Please see the attached tables for a reconciliation of net income to EBITDA, EBITDA As Defined, and adjusted net income; a reconciliation of net cash provided by operating activities to EBITDA and EBITDA As Defined, and a reconciliation of earnings per share to adjusted earnings per share for the periods discussed in this press release.
Earnings per share is calculated under the “two-class method.” The application of the two-class method as compared to the treasury stock method requires the inclusion of approximately two million additional shares outstanding for the quarter, which results in dilution of earnings per share by approximately 3% on a fully diluted basis.
Fiscal 2011 Outlook
Mr. Howley continued, “The Company is revising the full year fiscal 2011 guidance to reflect the continuing improvement in the commercial market and operations.

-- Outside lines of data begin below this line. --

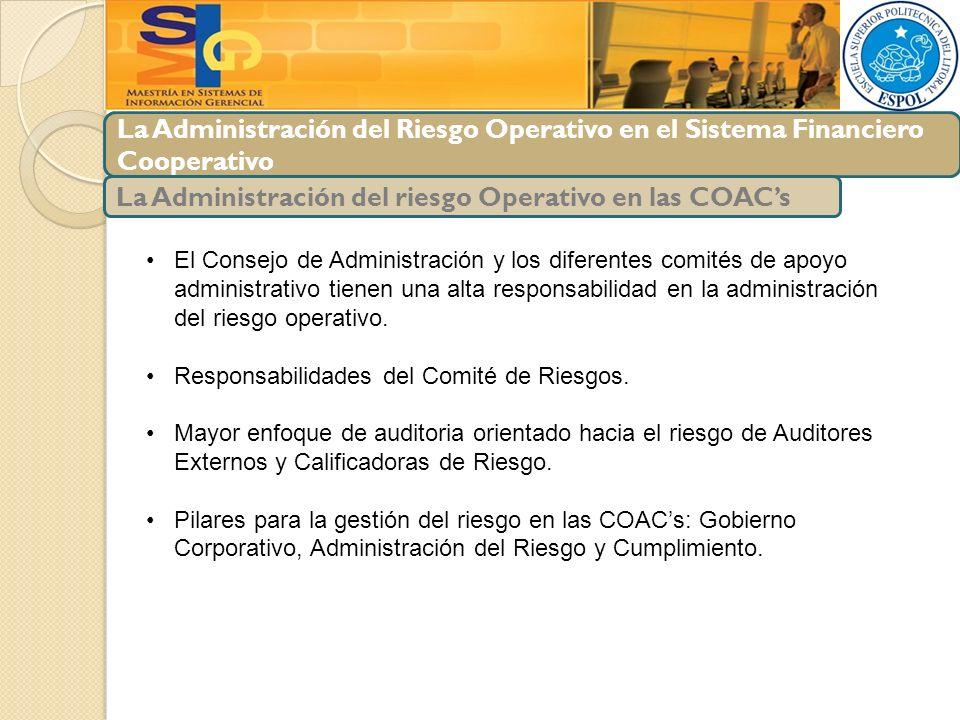 La Administración del Riesgo Operativo en el Sistema Financiero Cooperativo La Administración del riesgo Operativo en las COACs El Consejo de Administ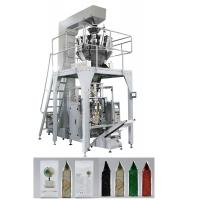 Buy cheap Multi - Head Weigher Automatic Food Packing Machine / Food Product Packaging Machine from Wholesalers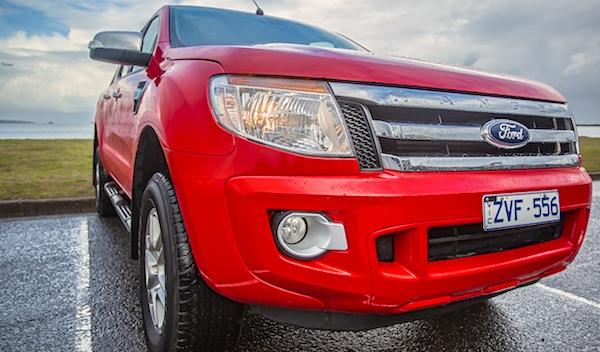 Ford Ranger New Zealand 2014. Picture courtesy caradvice.com.au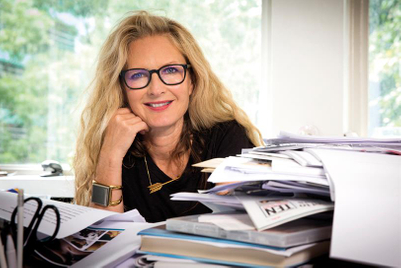 Kate Stanners takes over as Saatchi & Saatchi's global CCO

As a result of the sales growth in the commercial aftermarket as well as positive performance from the McKechnie acquisition, we now believe our fiscal 2011 EBITDA margins will continue to expand and approach 49% for the full year.”
Based upon current market conditions, excluding the impact, if any, from the previously announced agreement to acquire Schneller, and assuming no other acquisitions or divestitures, the revised guidance is as follows:
Revenues from continuing operations are anticipated to be in the range of $1,189 million to $1,199 million (previously in the range of $1,179 million to $1,189 million) compared with $828 million in fiscal 2010;
EBITDA As Defined is anticipated to be in the range of $579 million to $585 million (previously in the range of $574 million to $580 million) compared with $412 million in fiscal 2010;
Net income is anticipated to be in the range of $162 million to $166 million (previously in the range of $150 million to $158 million) compared with $163 million in fiscal 2010;
Earnings per share are expected to be in the range of $2.98 to $3.06 per share (previously in the range of $2.76 to $2.91 per share) compared with $2.52 per share in fiscal 2010; and
Adjusted earnings per share are expected to be in the range of $4.22 to $4.30 per share (previously in the range of $3.97 to $4.12 per share) compared with $3.35 per share in fiscal 2010.